Sur ce, je suis allé voir “A l’air libre” de Médiapart du 10.10, selon vos recommandations. Je n’y vois rien à redire quant à la tenue d’un débat où chacun défend ses arguments selon ses propres structures de pensée (Bergson : “L’œil ne perçoit que ce que l’esprit est prêt à comprendre”). Je note en passant le lancement du débat par son présentateur : “Impossible de ne pas voir ces images, insoutenables, de l’attaque terroriste du Hamas, inédite par son ampleur, en territoire israélien.” Oui, comme vous dites, il faut remettre l’humanité à sa nécessaire place. Je ne la vois pas, moins que jamais, dans l’attitude de Mélenchon. “Ignoble”, dit Daniel Chaize dans son commentaire ; il pourra aussi s’en expliquer, mais où se cacherait la noblesse du politicien ? J’ai eu l’occasion, sur ce blog, d’en montrer la duplicité rouée, notamment dans “Comment peut-on être mélenchoniste ?” (plus qu’actuel) et “L’homme qui ne plantait rien (ou qui plantait tout)” (super actuel s’agissant de feue la Nupes). J’en finis avec Voltaire, dans son Dictionnaire philosophique, à propos de secte : “Il n’y a point de secte en géométrie ; on ne dit point un euclidien, un archimédien. Quand la vérité est évidente, il est impossible qu’il s’élève des partis et des factions. Jamais on n’a disputé s’il fait jour à midi.”
Ensuite, quand l’hubris fera silence, il faudra gérer les traumatismes et cela sur plusieurs générations.
La paix demeure relative. Mal administrée, elle engendre des monstres, cela s’est déjà vu.

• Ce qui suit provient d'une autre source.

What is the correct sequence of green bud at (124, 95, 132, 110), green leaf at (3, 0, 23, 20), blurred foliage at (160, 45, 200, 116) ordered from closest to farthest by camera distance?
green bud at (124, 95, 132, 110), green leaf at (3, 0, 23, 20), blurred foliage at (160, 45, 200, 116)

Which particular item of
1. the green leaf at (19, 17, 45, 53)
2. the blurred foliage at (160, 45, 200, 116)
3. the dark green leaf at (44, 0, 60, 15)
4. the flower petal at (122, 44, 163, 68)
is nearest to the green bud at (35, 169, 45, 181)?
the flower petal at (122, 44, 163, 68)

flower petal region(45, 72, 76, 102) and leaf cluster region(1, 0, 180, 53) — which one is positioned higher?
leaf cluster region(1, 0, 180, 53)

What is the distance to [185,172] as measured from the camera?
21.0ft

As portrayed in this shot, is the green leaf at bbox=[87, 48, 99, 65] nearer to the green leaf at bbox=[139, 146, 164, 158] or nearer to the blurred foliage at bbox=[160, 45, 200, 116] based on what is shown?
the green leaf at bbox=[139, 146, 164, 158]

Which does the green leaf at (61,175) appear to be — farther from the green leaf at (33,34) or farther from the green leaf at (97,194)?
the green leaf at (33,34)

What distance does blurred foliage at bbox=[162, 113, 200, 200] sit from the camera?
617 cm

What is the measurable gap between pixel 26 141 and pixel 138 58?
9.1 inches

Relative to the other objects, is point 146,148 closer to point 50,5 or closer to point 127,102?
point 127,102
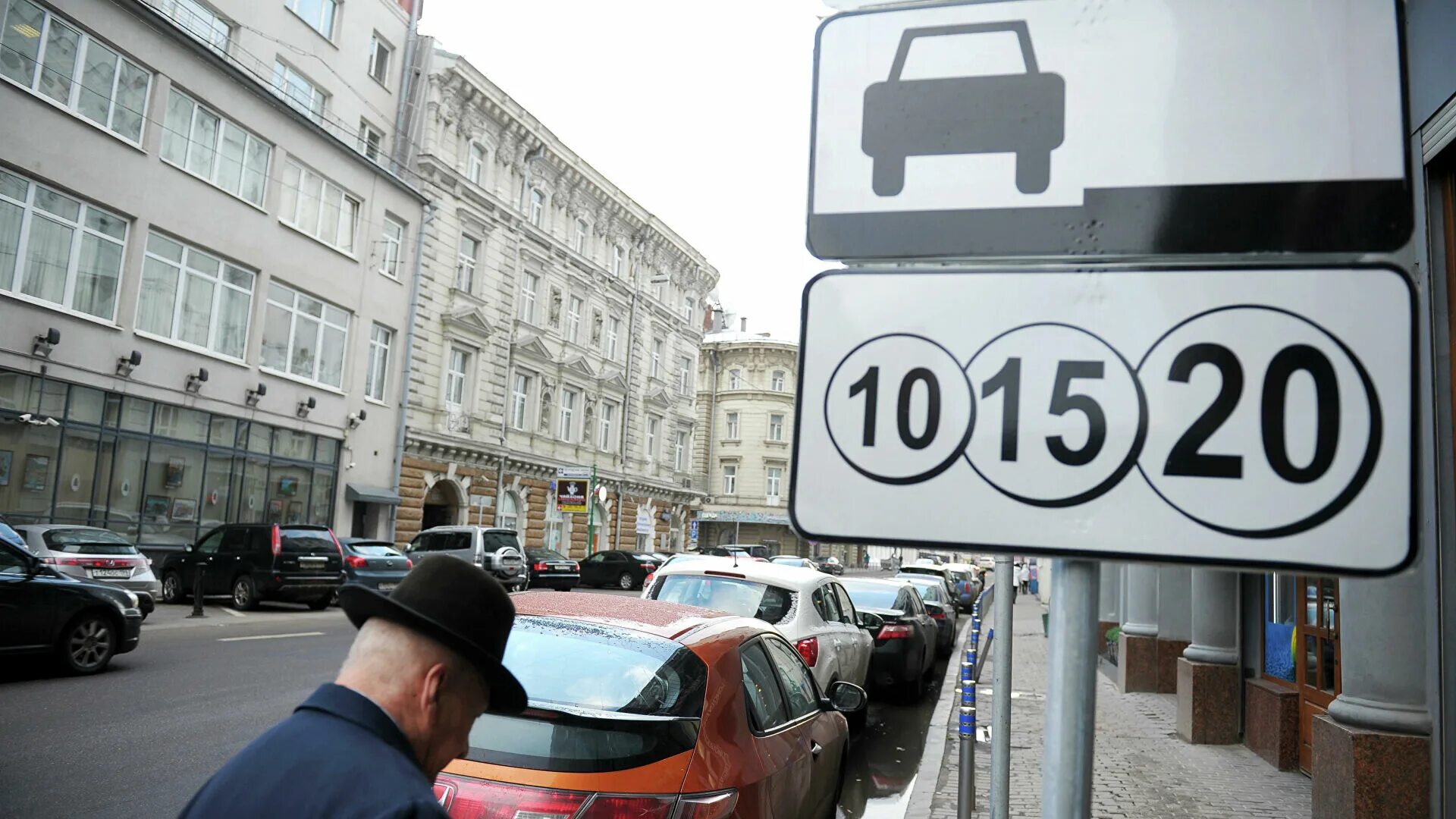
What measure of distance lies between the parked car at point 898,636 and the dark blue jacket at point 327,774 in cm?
1041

Quant à l’indécence électoraliste, il ne peut y avoir qu’écœurement.
M. Bosquart, bonjour
Selon le Grand Robert, la définition d’ignoble est : “Qui est moralement bas, vil, infâme, abject”. Ou “dégoûtant, déshonorant, odieux”. Je crois que lorsqu’on se refuse à qualifier de terroriste une attaque d’une bande armée qui ne vise – de manière méthodiquement préparée, maison par maison – qu’à tuer le maximum de personnes, bébés, enfants et vieillards compris, à la seule raison qu’elles sont juives, le mot ignoble vaut. D’ailleurs, en réaction des membres de LFI, dont François Ruffin, n’ont pas suivi leur leader sur cette pente de dégénérescence politique. Pas plus que des alliés de la Nupes comme François Roussel : ” La Nupes est devenue une impasse ” ou Olivier Faure ” Jean-Luc Mélenchon ne peut plus être celui qui incarne la gauche et l’écologie” ou l’ancien Premier ministre socialiste Bernard Cazeneuve : “LFI a fait la démonstration de son haut niveau d’irresponsabilité”. Sur ce dernier point, effectivement, si la pantalonnade de “Mélenchon se rêvant à Matignon” s’était réalisée (certes, fiction grotesque), la France serait déshonorée par de tels propos. Cela dit relativisons le propos car désormais Mélenchon et la Nupes relèvent désormais du passé. Dans une autre époque, on disait : “Dans les poubelles” de l’Histoire.
Bonjour,
Puis-je oser ce qui n’est pas une réponse, mais juste une réaction d’humeur, en reprenant le titre du livre de Mélanchon (je précise que je ne l’ai pas encore lu) :
“FAITES MIEUX !”. Et merci pour le commentaire sur le vocable “ignoble”; il est toujours bon d’en revenir à l’étymologie.